- ОТРЫВОК ИЗ ТЕКСТА:
# # # #

Таким путем, получая образование в преобразованных под влиянием христианских идей школах, человечество древних христианских времен сеяло в себе элементы новой цивилизации, наголову поразившей эллино-римскую цивилизацию.

От обзора христианских школ рассматриваемого времени переходим к обзору христианских школьных учителей и христианских ораторов, сменивших собой языческих риторов.

Особенной славой покрыли себя учители двух знаменитых школ древности — Александрийской и Антиохийской. По свидетельству Евсевия, все александрийские учители были одарены не только необыкновенным красноречием, но и обладали, сверх того, и совершенными сведениями в предметах своего преподавания.[65] Слава об их дарованиях быстро разносилась. Новость и глубина учения, какое они предлагали, искусство, с каким они боролись с политеизмом и современной философией, строгость нравственных правил, какие они предписывали своим слушателям, собственное их поведение, служившее полным оправданием их правил, — все это было в них любопытно не для одной Александрии. Лучшие представители александрийской языческой науки, ученые, философы, приходили в училище послушать провозвестников нового учения.[66] Здесь, в Александрийской школе, процветал Пантен. Насколько блистательно вел дело преподавания в названной школе этот муж, это видно из его славной победы силой слова, одержанной им над Климентом, впоследствии учителем той же школы. Климент был муж, получивший обширное образование по всем отраслям греческой учености, и, однако же, достаточно ему было послушать Пантена, чтобы повергнуть свое знание к подножию Креста. Пантен, как учитель, был, по отзыву Климента, «первым по силе» убедительности.[67]

Кому не известно блистательное имя Оригена, славного не только своим богословствованием, но и талантом преподавателя? Всесветная известность была наградой за его таланты. Его знали при дворе Юлии Маммеи, в Антиохии, в Аравии, в Риме. Сколько зиждительности и силы было в его преподавательском таланте, об этом свидетельствует тот факт, «что достаточно было Оригену, оставив Александрийскую школу, поселиться в Кесарии, чтобы здесь, как бы каким чудом, появилась новая школа, многочисленная и настолько славная, что она готова была заставить померкнуть славу первой. Его ученики наполнили христианский мир от Александрии до отдаленного Понта. Стоило только раз послушать Оригена, чтобы забыть всё, все другие планы, и отдаться изучению науки под его руководством. Так было с Григорием, впоследствии епископом Неокесарийским († 270) Случайно встретил он Оригена, случайно удалось ему побыть на его уроке; и что же? Григорий забывает, что он готовился в юристы, забывает семью, свою родину — Понт, и остается слушать Оригена. В своей прощальной речи к Оригену Григорий так выражается о том влиянии, какое имел на него Ориген своим пренодаванием: «Любовь к нему как стрела вонзилась в мое сердце, и я не мог уже вырвать ее». Счастливы были ученики, что имели таких блистательных учителей!

# # # #

- ЧТО СДЕЛАТЬ:
**A.** Согласуются ли с отрывком о христианских школах эти утверждения: (i) Пантен учил в Александрийской школе; (ii) Григорий готовился стать врачом; (iii) Оригена знали в Риме? На каждое ответьте «да» или «нет» и приведите решающие слова отрывка точной цитатой.
**B.** Отредактируйте часть отрывка о христианских школах от «Таким путем, получая» до «поразившей эллино-римскую цивилизацию.», заменив «человечество» на «общество».

# # # #

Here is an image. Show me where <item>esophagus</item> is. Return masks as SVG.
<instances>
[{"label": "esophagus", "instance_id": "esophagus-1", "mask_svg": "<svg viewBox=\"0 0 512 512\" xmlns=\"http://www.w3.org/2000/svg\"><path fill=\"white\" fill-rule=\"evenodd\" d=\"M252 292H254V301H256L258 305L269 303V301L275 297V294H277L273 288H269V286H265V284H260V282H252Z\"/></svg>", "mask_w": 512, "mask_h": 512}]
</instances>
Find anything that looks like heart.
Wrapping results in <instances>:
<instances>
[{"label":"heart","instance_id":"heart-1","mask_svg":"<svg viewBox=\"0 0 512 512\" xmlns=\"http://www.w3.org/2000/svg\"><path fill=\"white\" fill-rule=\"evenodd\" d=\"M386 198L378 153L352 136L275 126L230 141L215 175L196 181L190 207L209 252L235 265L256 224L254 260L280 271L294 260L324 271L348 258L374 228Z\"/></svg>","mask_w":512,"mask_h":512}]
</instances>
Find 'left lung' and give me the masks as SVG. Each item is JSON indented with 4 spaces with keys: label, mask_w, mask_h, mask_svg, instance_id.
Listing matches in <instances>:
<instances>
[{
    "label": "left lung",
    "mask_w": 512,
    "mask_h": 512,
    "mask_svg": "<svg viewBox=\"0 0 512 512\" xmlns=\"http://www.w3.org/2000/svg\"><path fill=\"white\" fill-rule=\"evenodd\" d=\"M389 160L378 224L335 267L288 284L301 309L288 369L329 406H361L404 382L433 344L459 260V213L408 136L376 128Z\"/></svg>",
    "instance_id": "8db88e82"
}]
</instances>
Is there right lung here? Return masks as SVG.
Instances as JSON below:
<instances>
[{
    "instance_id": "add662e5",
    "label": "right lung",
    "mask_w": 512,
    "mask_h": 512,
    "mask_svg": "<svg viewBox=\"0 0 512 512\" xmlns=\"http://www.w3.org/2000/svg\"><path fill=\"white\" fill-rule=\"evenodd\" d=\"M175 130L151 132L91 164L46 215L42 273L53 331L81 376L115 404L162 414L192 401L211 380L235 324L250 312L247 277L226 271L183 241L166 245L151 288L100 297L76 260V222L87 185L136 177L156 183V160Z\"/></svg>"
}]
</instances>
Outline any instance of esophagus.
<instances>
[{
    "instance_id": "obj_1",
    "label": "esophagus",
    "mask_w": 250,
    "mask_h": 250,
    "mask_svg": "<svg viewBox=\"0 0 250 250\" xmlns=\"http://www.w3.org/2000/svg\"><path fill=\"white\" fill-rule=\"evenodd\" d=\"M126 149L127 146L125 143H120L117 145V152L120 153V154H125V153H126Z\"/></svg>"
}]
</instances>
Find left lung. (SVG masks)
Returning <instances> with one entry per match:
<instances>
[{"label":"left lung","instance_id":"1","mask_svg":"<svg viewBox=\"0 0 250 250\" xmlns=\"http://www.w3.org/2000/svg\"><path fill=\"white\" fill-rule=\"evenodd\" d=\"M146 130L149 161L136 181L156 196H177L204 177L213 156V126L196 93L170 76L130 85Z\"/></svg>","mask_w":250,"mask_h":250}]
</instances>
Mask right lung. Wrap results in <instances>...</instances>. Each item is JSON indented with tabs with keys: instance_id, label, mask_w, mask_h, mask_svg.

# # # #

- ОТВЕТЫ К ЗАДАНИЯМ:
**A.**
(i) Да: «Здесь, в Александрийской школе, процветал Пантен».
(ii) Нет: «Григорий забывает, что он готовился в юристы».
(iii) Да: «Его знали при дворе Юлии Маммеи, в Антиохии, в Аравии, в Риме».

**B.**
Таким путем, получая образование в преобразованных под влиянием христианских идей школах, общество древних христианских времен сеяло в себе элементы новой цивилизации, наголову поразившей эллино-римскую цивилизацию.